ウォーキング前にはストレッチとガムの用意をするべし?
ウォーキング前にはストレッチとガムの用意をするべし?

宮下教授によると、咀嚼をしながら歩くとテンポがよくなるので無意識のうちに歩く速度が上がり、歩行距離も増え、エネルギー消費につながるのだという。

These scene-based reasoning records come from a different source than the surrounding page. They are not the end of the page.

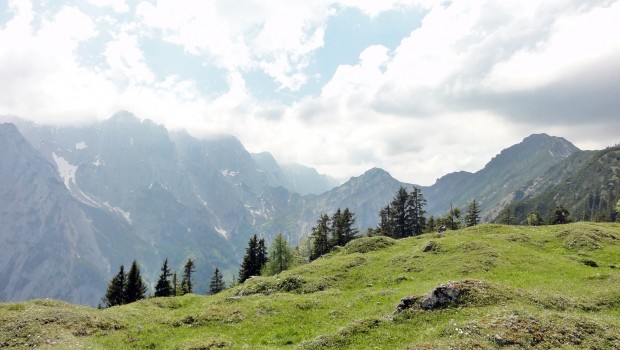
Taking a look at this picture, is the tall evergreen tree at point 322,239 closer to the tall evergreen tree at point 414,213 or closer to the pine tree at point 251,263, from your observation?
the pine tree at point 251,263

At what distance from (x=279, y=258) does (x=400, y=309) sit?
91.3 m

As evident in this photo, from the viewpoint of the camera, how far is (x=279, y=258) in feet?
389

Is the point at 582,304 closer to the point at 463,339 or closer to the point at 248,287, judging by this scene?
the point at 463,339

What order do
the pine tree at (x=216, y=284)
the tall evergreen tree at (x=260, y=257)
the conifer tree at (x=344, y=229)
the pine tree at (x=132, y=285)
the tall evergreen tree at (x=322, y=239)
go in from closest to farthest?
the pine tree at (x=132, y=285), the tall evergreen tree at (x=260, y=257), the tall evergreen tree at (x=322, y=239), the conifer tree at (x=344, y=229), the pine tree at (x=216, y=284)

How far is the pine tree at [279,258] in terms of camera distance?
117 m

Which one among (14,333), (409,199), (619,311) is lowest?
(619,311)

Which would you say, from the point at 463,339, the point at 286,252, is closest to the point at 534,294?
the point at 463,339

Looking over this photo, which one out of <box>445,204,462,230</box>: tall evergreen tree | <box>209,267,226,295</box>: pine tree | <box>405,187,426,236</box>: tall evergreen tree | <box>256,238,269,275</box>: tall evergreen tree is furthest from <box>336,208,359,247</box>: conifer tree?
<box>209,267,226,295</box>: pine tree

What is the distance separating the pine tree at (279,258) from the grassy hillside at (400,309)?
5715 cm

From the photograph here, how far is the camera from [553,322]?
2438 centimetres

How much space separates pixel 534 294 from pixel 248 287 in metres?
35.5

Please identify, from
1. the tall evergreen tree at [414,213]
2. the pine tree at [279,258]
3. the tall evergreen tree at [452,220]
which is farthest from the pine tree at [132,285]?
the tall evergreen tree at [452,220]

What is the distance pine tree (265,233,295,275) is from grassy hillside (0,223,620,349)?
5715 cm

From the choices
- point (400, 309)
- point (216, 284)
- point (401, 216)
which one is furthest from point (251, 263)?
point (400, 309)
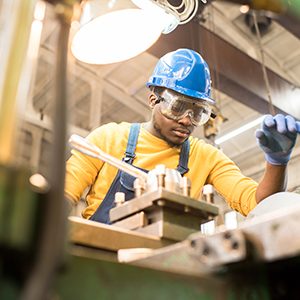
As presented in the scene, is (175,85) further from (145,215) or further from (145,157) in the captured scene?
(145,215)

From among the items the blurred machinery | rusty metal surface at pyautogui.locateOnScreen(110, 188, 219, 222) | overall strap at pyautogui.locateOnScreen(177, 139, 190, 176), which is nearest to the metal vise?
rusty metal surface at pyautogui.locateOnScreen(110, 188, 219, 222)

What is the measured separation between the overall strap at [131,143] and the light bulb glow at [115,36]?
0.44 m

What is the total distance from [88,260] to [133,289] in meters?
0.07

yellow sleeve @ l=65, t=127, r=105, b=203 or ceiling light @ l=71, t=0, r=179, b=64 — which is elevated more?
ceiling light @ l=71, t=0, r=179, b=64

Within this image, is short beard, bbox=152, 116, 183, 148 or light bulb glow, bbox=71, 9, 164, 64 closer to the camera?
light bulb glow, bbox=71, 9, 164, 64

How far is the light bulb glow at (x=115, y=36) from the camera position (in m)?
1.50

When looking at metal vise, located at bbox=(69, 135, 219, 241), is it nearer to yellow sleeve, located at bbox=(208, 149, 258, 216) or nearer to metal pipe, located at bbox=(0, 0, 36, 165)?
metal pipe, located at bbox=(0, 0, 36, 165)

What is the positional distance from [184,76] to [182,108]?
0.52 feet

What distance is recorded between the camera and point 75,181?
5.79 ft

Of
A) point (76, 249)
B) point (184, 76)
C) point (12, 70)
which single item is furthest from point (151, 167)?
point (12, 70)

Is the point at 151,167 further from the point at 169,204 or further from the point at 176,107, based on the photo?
the point at 169,204

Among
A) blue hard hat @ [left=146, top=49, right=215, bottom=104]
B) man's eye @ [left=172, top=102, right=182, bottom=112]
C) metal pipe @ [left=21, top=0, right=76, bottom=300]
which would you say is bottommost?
metal pipe @ [left=21, top=0, right=76, bottom=300]

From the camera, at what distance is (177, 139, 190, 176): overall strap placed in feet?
6.49

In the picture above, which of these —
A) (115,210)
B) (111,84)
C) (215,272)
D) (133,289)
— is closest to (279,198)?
(115,210)
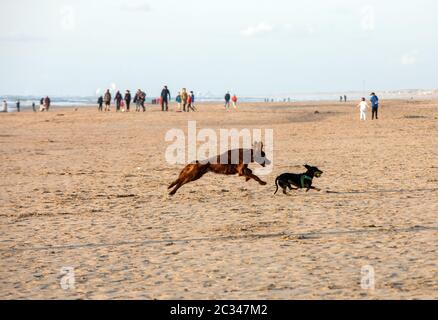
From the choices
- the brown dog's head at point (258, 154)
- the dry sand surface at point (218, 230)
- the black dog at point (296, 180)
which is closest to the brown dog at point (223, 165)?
the brown dog's head at point (258, 154)

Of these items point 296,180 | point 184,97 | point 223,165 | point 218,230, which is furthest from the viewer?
point 184,97

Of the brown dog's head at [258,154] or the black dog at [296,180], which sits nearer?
the black dog at [296,180]

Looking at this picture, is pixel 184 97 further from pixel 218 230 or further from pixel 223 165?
pixel 218 230

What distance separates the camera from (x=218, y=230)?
10281mm

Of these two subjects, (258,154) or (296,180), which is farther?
(258,154)

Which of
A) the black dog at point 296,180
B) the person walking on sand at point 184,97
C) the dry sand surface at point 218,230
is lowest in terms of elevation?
the dry sand surface at point 218,230

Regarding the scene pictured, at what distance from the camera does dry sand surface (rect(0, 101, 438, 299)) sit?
746cm

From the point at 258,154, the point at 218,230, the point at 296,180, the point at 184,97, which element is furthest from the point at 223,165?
the point at 184,97

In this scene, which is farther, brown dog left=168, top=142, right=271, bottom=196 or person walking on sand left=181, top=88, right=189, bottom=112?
person walking on sand left=181, top=88, right=189, bottom=112

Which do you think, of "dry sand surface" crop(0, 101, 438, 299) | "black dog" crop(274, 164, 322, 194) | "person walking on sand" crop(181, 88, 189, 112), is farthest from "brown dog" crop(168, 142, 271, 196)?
"person walking on sand" crop(181, 88, 189, 112)

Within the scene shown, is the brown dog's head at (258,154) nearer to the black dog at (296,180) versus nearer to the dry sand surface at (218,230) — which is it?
the black dog at (296,180)

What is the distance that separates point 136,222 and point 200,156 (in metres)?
12.0

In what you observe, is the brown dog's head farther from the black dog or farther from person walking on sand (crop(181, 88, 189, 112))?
person walking on sand (crop(181, 88, 189, 112))

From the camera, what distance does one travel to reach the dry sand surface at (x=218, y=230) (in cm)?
746
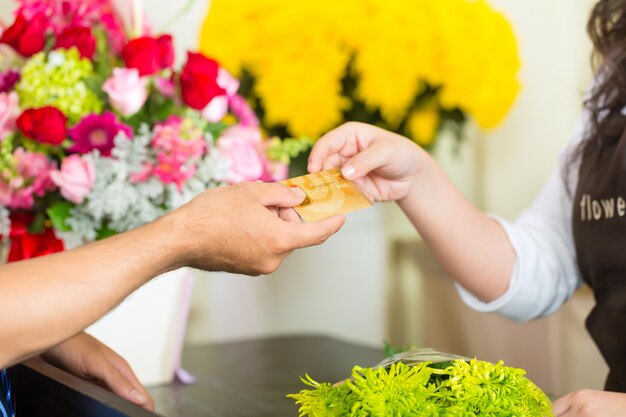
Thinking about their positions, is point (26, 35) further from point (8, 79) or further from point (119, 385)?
point (119, 385)

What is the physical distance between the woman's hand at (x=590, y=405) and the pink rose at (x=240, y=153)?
62cm

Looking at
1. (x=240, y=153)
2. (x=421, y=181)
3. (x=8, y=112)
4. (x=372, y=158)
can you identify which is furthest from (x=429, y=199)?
(x=8, y=112)

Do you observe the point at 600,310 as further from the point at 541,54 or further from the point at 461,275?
the point at 541,54

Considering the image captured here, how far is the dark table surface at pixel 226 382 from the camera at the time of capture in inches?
33.9

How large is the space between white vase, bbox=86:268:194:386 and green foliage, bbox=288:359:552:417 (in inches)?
28.2

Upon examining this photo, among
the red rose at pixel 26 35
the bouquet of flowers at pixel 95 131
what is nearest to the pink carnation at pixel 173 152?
the bouquet of flowers at pixel 95 131

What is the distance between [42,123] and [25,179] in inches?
3.9

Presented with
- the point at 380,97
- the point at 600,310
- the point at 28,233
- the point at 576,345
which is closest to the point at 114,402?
the point at 28,233

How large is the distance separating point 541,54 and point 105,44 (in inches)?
55.2

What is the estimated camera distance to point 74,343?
41.1 inches

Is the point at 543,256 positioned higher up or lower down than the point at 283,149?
lower down

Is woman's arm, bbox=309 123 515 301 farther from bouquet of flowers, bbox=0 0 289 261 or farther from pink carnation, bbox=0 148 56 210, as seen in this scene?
pink carnation, bbox=0 148 56 210

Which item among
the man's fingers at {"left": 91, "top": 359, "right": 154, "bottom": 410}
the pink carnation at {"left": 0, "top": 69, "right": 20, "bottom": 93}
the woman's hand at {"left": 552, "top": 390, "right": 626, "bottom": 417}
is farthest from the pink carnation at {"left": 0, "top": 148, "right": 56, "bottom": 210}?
the woman's hand at {"left": 552, "top": 390, "right": 626, "bottom": 417}

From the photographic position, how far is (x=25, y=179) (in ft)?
4.10
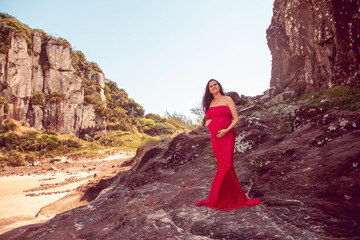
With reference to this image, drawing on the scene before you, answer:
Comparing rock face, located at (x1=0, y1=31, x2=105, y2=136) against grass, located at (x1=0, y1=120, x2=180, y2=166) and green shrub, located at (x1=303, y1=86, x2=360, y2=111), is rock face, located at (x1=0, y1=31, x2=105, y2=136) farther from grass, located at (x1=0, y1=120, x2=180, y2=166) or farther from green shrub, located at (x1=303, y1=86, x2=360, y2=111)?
green shrub, located at (x1=303, y1=86, x2=360, y2=111)

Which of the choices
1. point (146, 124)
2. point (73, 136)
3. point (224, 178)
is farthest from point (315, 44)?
point (146, 124)

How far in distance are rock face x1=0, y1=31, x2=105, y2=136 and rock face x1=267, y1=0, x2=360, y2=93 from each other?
30011mm

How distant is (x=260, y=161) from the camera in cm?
347

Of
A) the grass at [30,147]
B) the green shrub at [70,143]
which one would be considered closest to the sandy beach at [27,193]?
the grass at [30,147]

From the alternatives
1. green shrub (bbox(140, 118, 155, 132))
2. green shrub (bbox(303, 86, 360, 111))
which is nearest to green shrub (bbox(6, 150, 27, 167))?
green shrub (bbox(303, 86, 360, 111))

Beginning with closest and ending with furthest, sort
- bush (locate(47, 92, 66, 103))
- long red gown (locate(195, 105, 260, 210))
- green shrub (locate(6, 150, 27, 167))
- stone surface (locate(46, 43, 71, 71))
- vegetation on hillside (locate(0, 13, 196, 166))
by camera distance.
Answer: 1. long red gown (locate(195, 105, 260, 210))
2. green shrub (locate(6, 150, 27, 167))
3. vegetation on hillside (locate(0, 13, 196, 166))
4. bush (locate(47, 92, 66, 103))
5. stone surface (locate(46, 43, 71, 71))

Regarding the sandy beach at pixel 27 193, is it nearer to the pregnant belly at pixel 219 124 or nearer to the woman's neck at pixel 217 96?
the pregnant belly at pixel 219 124

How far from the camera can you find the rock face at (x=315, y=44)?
4969 mm

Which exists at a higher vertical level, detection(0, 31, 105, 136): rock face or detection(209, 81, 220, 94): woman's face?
detection(0, 31, 105, 136): rock face

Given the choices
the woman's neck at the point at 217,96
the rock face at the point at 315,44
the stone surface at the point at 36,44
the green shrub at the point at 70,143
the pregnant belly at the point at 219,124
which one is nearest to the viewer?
the pregnant belly at the point at 219,124

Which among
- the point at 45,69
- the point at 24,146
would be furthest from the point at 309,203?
the point at 45,69

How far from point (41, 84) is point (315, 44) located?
3593 centimetres

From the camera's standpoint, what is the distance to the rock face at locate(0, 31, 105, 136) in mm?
28031

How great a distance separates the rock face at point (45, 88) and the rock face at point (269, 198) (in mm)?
29388
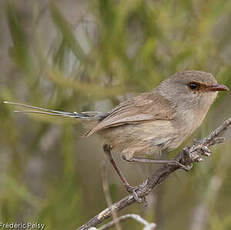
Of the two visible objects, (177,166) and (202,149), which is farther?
(177,166)

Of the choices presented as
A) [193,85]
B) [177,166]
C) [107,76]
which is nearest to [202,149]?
[177,166]

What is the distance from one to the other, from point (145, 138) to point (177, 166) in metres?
0.74

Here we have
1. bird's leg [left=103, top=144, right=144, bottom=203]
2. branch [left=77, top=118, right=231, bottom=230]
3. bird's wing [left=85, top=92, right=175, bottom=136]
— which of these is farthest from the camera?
bird's wing [left=85, top=92, right=175, bottom=136]

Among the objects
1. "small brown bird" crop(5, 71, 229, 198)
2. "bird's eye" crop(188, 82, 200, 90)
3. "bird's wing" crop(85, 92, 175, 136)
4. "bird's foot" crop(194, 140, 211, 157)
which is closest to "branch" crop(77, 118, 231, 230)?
"bird's foot" crop(194, 140, 211, 157)

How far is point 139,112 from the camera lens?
16.7 ft

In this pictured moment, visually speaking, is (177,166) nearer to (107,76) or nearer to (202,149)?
(202,149)

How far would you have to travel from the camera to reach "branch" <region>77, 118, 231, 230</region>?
393 cm

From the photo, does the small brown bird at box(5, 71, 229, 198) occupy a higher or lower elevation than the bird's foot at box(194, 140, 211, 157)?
higher

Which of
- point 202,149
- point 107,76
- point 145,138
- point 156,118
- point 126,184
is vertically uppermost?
point 107,76

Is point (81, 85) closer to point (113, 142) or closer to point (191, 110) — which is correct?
point (113, 142)

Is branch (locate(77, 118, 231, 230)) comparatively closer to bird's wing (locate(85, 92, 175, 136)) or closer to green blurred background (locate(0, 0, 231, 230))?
bird's wing (locate(85, 92, 175, 136))

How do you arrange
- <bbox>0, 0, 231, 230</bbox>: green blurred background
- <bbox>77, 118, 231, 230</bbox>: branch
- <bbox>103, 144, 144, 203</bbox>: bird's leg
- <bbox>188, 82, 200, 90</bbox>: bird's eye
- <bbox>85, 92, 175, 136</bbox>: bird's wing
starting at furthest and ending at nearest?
1. <bbox>0, 0, 231, 230</bbox>: green blurred background
2. <bbox>188, 82, 200, 90</bbox>: bird's eye
3. <bbox>85, 92, 175, 136</bbox>: bird's wing
4. <bbox>103, 144, 144, 203</bbox>: bird's leg
5. <bbox>77, 118, 231, 230</bbox>: branch

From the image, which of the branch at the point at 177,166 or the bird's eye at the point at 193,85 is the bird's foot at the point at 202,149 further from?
the bird's eye at the point at 193,85

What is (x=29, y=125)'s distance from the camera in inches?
274
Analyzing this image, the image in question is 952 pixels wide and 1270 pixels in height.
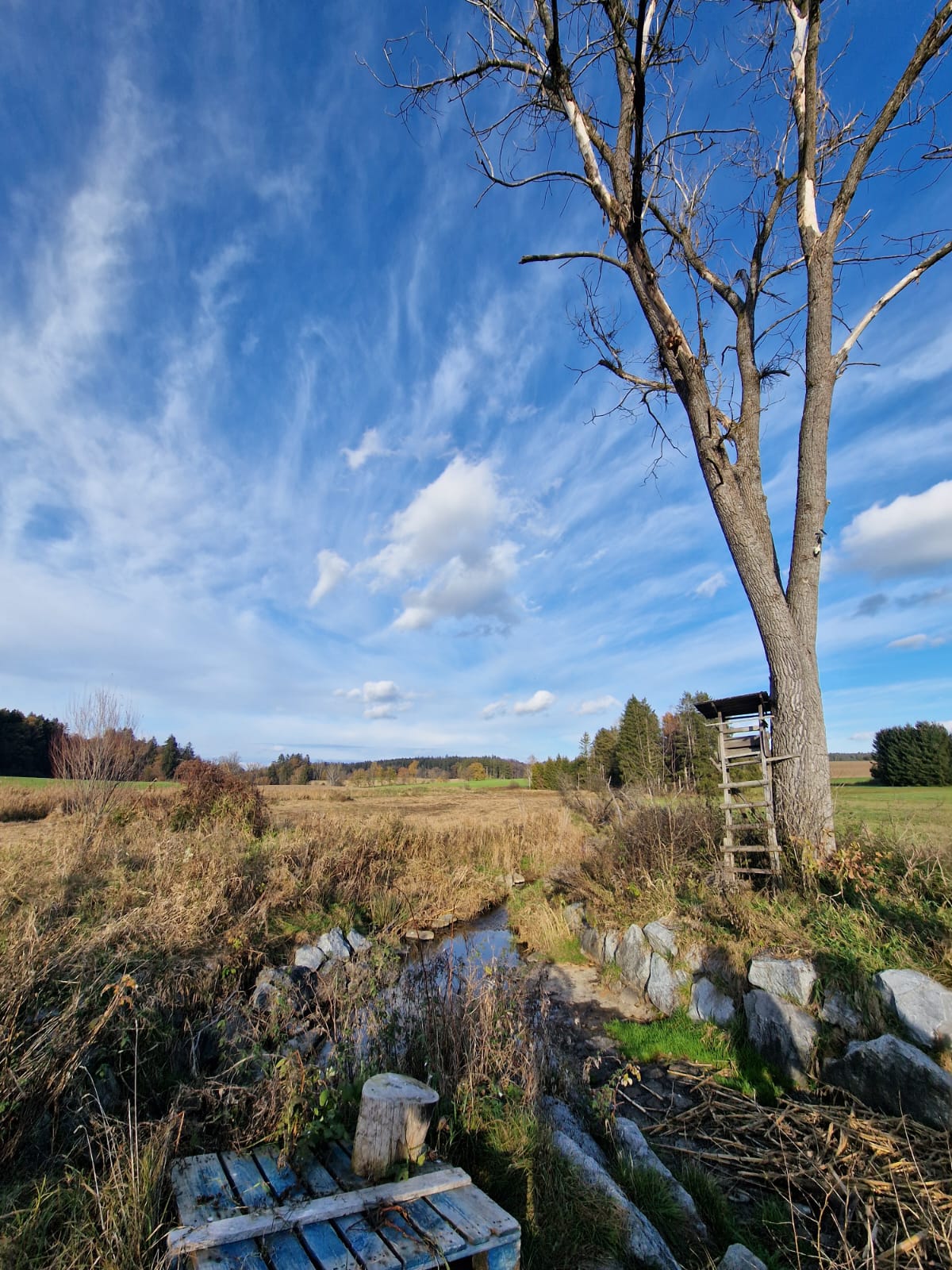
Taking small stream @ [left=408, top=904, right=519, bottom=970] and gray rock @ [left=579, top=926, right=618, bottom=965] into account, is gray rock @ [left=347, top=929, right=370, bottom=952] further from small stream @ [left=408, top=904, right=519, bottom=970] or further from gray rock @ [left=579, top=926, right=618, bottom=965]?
gray rock @ [left=579, top=926, right=618, bottom=965]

安静時にガムを噛むと交感神経活動が増大し、心拍数やエネルギー消費量が増大することはすでに報告されていたそうだが、歩きながらガムを噛むことが身体機能を増加させてエネルギー消費量を増加させるということは、実験で初めて明らかになったことだという。
 

噛むことの研究を「健康に長生きするための方法」に繋げる

――「ガムを噛みながら歩くとエネルギーの消費につながる」という発見は、今後どんなことに応用・利用できる?

宮下教授:

例えば、食後の運動は血糖値や中性脂肪値の上昇を抑制させる有用な活動です。運動中の総エネルギー消費量が影響するため、ガムを噛みながら運動を実施することで、心拍数や歩幅が増え、よりエネルギーを消費することができます。


――今後の「噛むこと研究室」の展望は?

株式会社ロッテ:

高齢者におきまして、お口のささいな衰えである「オーラルフレイル」が全身の衰えや介護状態、さらには死亡率の増加につながるとして注目を集めております。今後は、噛むことによるお口の機能改善作用を検証し、高齢者のQOLを高め、健康に長生きするための一つの方法を提唱できればと考えております。


ガムを噛むことで「普段通り歩く散歩程度でも、より効率的なエネルギー消費につながる」ということなので、こんなちょっとしたプラス効果を日常の中に取り入れ、健康な毎日を過ごす手助けにしてほしい。